CLEARWATER, Fla. – Martha Heft was 5 years old when she became fascinated by her mother’s pedal sewing machine. A natural from the start, she quickly picked up the skill and developed a hobby she has enjoyed for the past 94 years.
“I took home economics in high school because I knew with sewing, I would have no trouble getting an A,” Heft said. “It’s a joy, an accomplishment and a pleasure.”
Now 99, a grandmother of eight and great-grandmother of 16, she is using her love of sewing to help others, both locally and internationally, one stitch at a time.
Heft has helped create 670 quilts that have been distributed to local non-profits, dozens of dresses for underprivileged little girls in Haiti after a massive earthquake rattled the island in 2010, and most recently, over 60 dresses for little girls in Puerto Rico, following the death and destruction Hurricane Maria caused last September.
The handmade dresses are created from donated pillowcases, which Heft transforms until the finished product is incomparable to its original state.
Heft’s granddaughter and her husband, who serves as the Palm Beach County Sheriff’s Office’s community outreach coordinator, flew to Puerto Rico last month to hand-deliver the delicate dresses to little girls at Regazo de Paz, a children’s home in Aguadilla that houses up to 15 orphaned or abused children up to the age of 8.
“They were beautiful, each one had its own special touch,” said Magdalena Jimenez, the executive director of the children’s home, through tears. “We need people with the heart this lady has…it’s a blessing to know people like that.”
The dresses come in different sizes and colors and are adorned with various trims, pockets and collars.

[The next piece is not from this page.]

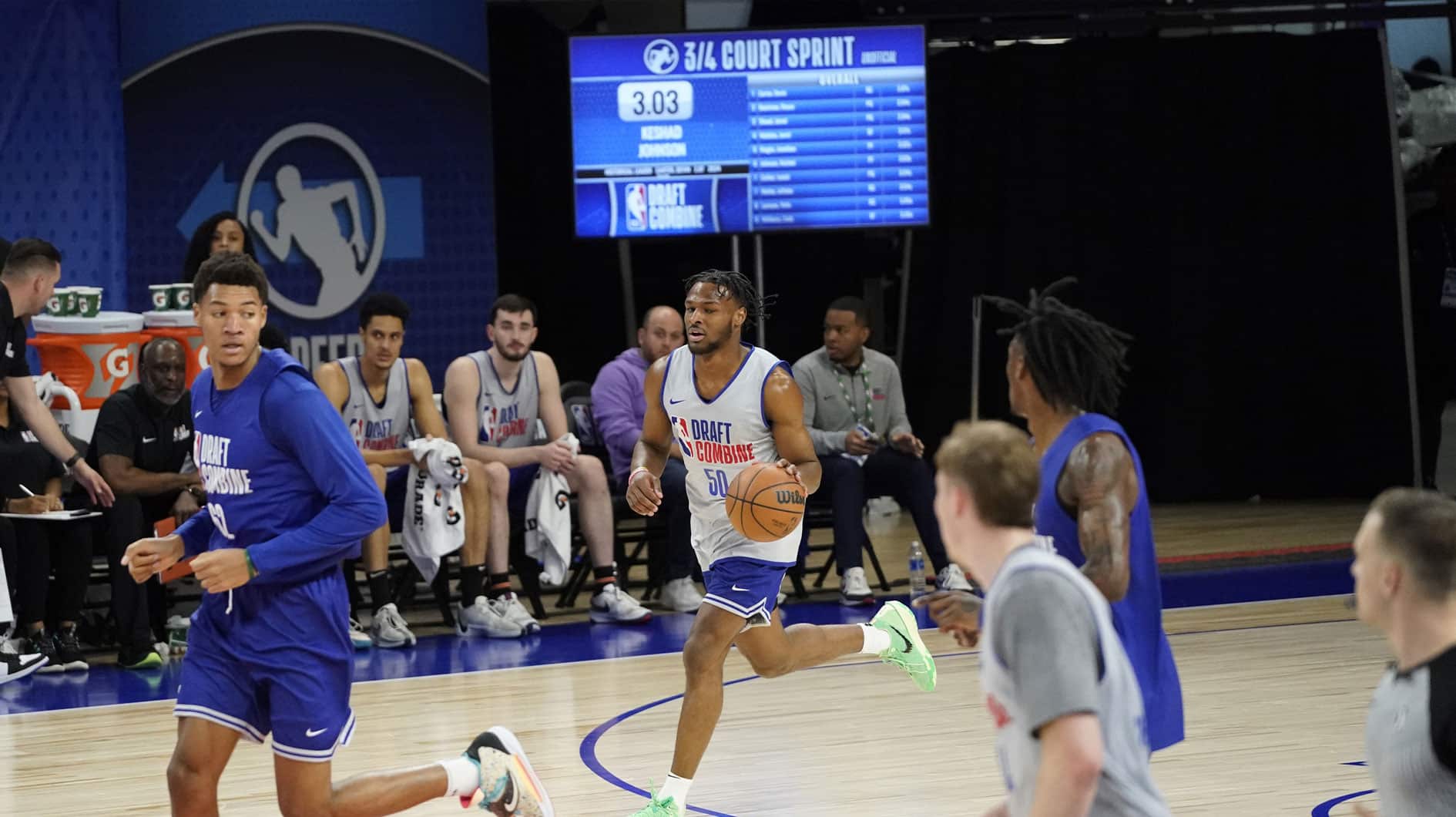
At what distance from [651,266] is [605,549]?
121 inches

Attached to each dress was a unique and inspirational note written in Spanish.
"Smile because we love you," one read.
Heft’s love of sewing is evident as one strolls around her humble Clearwater, Fla. home.
Her treasured sewing machine and a bowl full of pins replace plates and cups on her dining room table. Drying racks for damp clothes have another use under her roof—to hold large vibrant quilts, each with its own theme and color scheme. One of two sofas in her bright living room carries small mountains of little dresses, so delicate and innocent, you might think they were made for a doll.
Shelves holding folded pillowcases and hundreds of pieces of scrap fabric line an entire room of her home dedicated to her hobby. Post-its are pinned to each folded fabric piece with planned measurements written in Heft’s neat cursive handwriting.
The Ohio native gathers for a few hours every Monday with about six other women at Heritage United Methodist Church to sew dresses and quilts, and sneaks in a few hours of sewing during the week for what she calls “her addiction.”
She is overwhelmed with joy when she sees how many donations her church receives, but says she still needs more scrap cotton fabric, cotton pillowcases, quilt batting and thread to keep up with the demand of her charitable work.
The only day you won’t find her sewing? Sunday.
Sundays, she said as she methodically folds colorful pieces of fabric, are meant for rest.
“Our church’s mission motto is ‘across the street and around the world’,” said Jean Albert, one of Heft’s three daughters. “So, we do the quilts locally and then the pillowcase dresses go internationally.”
Albert said her mother wears her heart on her sleeve and has always loved charity work.
“She’s an inspiration,” Albert said. “We kind of have to pinch ourselves to remember that she is the age she is and she stays as active as she does.”
Heft said she hopes her legacy will teach people to use God as their partner to find contentment in life and hopes she can keep sewing for years to come.
“I hope God graces me five more years when you see all the fabric my daughter and I have to sew!” she said.
Heft said that because her 100th birthday falls on a Thursday this year, she still plans to sew, but will find time to celebrate at a party she says her three daughters are busy planning for her.